CONSIGNES
A. Recopiez fidèlement le passage du texte sur Levinas compris entre « Qu’implique cette relation ? » et « n’y arriverais pas. », bornes incluses.
B. Prolongez le texte sur Levinas en enchaînant directement sur sa dernière phrase.

TEXTE FOURNI
>>>

Qu’implique cette relation ? Que je ne peux vraiment me connaître, on dit aussi pleinement me connaître, sans l’autre qui me renvoie une image de moi et que je ne maîtrise pas toujours. J’ai besoin du regard extérieur qu’est l’autre afin de me sentir moi, un sujet. Dans le néant, je ne me penserais même pas. Mon ego serait bien incapable de saisir un monde si celui-ci n’était pas présent. J’enfilerais des couches d’isolant à satiété pour ne pas être pollué par l’extérieur dans le fol espoir de me trouver que je n’y arriverais pas.
Mon identité ne m’apparaît que parce que je l’oppose, en quelque sorte, à une autre identité. Et cet autre, il faut qu’il soit déjà là, qu’il me précède, dit Levinas, parce que sinon, il me faudrait le rêver, et là, je tourne en rond, je reviens au point de départ sans savoir qui je suis.

Détaillons afin de sortir de l’obscurité. Un jour, je rencontre un visage. Il semble si vulnérable, un regard dans l’attente. Mais laquelle ? Je ne peux détourner mon regard de cet inconnu. Quelque chose me retient dans ce visage. Je n’ai pas encore compris s’il me fallait l’aider, même moralement obligé de l’aider. Non, ce qu’il se passe, dit Levinas, est que cet inconnu, ce visage comme il le nomme, m’affecte.
Et je ne peux pas rester indifférent. Non pas que je m’engage dans l’action et non plus que je peux faire semblant de ne pas l’avoir vu, l’engagement est que je dois y répondre, j’y suis assigné comme le constate Levinas. Maintenant, je m’efface devant cet inconnu, c’est ce rapport immédiat avec lui qui fait que je me sens comme sujet, parce qu’il me touche sans que je raisonne en aucune manière cette étrange relation qui vient de naître de cette rencontre.

Comment créer un personnage à partir de là ? Disons que le personnage est déterminé non pas en tant qu’une personnalité tout à fait autonome que l’on a patiemment travaillée tout comme l’artisan potier découvre de l’informe une poterie. Il faut penser à ses relations, aux regards qui se poseront sur lui comme attentes et projections des autres et cette personnalité que nous tentons de mettre au jour s’ouvrira comme contradictoire (le plus souvent) dans l’horizon de notre récit.
C’est ainsi que notre personnage est à la fois un corps et une intersubjectivité. Ce corps n’est légitime que dans ses relations. Il perçoit et est perçu. Et quand ce corps est présent dans une scène, son comportement ne prend sens que par la dimension sociale, collective, dans une scène habitée ensemble.

<<<

DONNÉES FOURNIES
>>>

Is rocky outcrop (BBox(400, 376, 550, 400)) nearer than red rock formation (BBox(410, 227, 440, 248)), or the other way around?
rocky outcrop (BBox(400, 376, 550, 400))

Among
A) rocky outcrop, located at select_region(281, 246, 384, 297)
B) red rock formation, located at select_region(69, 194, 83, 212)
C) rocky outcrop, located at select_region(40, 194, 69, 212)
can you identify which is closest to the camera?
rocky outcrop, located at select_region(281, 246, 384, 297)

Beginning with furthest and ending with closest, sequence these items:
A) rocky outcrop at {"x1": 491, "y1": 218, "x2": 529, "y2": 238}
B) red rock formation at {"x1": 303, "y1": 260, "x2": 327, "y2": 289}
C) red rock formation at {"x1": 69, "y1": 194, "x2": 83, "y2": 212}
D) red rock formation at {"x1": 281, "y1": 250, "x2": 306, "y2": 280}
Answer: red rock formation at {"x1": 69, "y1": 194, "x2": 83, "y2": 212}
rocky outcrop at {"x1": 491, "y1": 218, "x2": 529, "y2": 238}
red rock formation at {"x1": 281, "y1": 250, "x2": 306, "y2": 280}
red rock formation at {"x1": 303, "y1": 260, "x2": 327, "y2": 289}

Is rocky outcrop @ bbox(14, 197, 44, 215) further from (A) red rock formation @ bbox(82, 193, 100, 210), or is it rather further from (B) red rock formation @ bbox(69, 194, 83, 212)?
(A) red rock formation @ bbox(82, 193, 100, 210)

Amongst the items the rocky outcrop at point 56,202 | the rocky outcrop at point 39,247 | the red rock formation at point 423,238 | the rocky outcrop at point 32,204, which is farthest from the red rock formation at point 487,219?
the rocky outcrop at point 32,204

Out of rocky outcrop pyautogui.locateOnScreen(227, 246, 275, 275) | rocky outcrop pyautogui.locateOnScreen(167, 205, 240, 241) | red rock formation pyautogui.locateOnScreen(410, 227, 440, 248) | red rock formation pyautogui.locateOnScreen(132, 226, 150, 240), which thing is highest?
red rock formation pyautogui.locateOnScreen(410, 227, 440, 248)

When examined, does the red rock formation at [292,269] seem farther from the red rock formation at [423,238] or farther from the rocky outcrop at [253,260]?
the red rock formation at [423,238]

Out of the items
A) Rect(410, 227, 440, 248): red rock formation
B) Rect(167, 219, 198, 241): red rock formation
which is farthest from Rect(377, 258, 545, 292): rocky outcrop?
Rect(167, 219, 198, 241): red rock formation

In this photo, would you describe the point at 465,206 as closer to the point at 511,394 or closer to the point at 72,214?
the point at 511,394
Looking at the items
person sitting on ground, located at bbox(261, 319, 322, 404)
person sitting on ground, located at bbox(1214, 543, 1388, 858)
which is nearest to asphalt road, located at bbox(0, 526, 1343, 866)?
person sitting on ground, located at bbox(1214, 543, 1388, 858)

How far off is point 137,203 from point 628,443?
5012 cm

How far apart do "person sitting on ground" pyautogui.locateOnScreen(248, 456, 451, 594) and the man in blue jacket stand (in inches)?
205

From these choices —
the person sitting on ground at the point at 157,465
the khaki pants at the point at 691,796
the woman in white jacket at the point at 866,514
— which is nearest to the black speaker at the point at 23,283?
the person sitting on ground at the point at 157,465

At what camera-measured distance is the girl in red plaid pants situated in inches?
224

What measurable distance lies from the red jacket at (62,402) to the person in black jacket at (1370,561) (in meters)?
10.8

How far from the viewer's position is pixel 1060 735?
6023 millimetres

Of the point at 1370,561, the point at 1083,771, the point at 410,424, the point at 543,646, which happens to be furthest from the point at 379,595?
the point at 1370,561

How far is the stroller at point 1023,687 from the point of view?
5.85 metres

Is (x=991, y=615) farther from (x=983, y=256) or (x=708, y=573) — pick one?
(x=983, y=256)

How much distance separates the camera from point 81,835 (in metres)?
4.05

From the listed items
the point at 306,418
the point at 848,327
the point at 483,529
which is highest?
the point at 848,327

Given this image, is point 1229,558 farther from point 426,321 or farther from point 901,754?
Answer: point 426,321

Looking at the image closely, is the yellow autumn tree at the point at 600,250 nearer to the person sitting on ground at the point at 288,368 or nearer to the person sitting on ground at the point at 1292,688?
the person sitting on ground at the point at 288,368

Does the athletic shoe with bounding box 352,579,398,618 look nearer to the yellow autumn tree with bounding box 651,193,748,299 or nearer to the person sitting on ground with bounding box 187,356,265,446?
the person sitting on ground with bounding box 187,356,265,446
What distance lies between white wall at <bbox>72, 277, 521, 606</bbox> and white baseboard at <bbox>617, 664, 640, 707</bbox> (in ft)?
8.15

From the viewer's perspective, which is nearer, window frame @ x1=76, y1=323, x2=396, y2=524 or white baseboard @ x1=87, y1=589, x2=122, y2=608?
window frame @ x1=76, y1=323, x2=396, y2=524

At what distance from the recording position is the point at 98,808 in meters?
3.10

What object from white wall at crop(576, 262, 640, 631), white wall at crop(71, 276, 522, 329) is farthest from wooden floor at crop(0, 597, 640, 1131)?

<<<

RÉPONSES DE L'EXERCICE
A.
Qu’implique cette relation ? Que je ne peux vraiment me connaître, on dit aussi pleinement me connaître, sans l’autre qui me renvoie une image de moi et que je ne maîtrise pas toujours. J’ai besoin du regard extérieur qu’est l’autre afin de me sentir moi, un sujet. Dans le néant, je ne me penserais même pas. Mon ego serait bien incapable de saisir un monde si celui-ci n’était pas présent. J’enfilerais des couches d’isolant à satiété pour ne pas être pollué par l’extérieur dans le fol espoir de me trouver que je n’y arriverais pas.

B.
C’est alors que le personnage évolue dans le temps du récit. Son identité n’est jamais une forme au début du récit, car dans ce cas, elle serait figée. Une forme est définitive. Alors que la personnalité d’un personnage ne saurait être close, puisque, pour le lecteur/spectateur, cela devient ennui. Il doit y avoir une transaction, une négociation entre le personnage et la dramatis personae (c’est-à-dire l’ensemble des personnages). Les relations permettent des combinaisons et de cette dialectique, de cet affrontement entre identités, un personnage grandit de cette expérience. Tout comme nous dans la vraie vie.

Robbie (Atonement (Reviens-moi) (2007) de Joe Wright) nous est conté à travers les récits de Briony et de Cécilia. Briony nous donne une image de Robbie déformée par sa propre imagination et parce qu’elle ne comprend pas ce monde des adultes. Quant à Cécilia, elle l’aime. Ainsi, sa parole sur lui est tout autre, mais non moins filtrée. Et Robbie ? C’est presque un mutisme. Le récit nous le conte sur le mode des récits des autres qui le construisent et le déconstruisent.

Les perspectives des autres, leurs contradictions, tout concourt aux conflits des voix, aux erreurs de perception et en fin de compte au pouvoir destructeur d’un récit, que ce soit celui des autres ou le mensonge qu’on se fait à soi-même.

Faites de votre personnage un lieu de débat autour duquel la dramatis personae cherche à imposer son point de vue. Un personnage agit et pense, c’est indéniable. Seulement, ce que Paul Ricœur nomme l’identité narrative est la façon dont il est dit et pensé par les autres. C’est ainsi que la parole d’un personnage est toujours en dialogue, en procès avec celle des autres. Denis Villeneuve avec Incendies (2010) recompose la vie de Nawal à partir de divers témoignages. L’horizon du personnage s’ouvre au fil des informations recueillies. Son mystère est polysémique : selon le regard porté sur elle, son histoire personnelle est écrite et réécrite par les perspectives et les contradictions.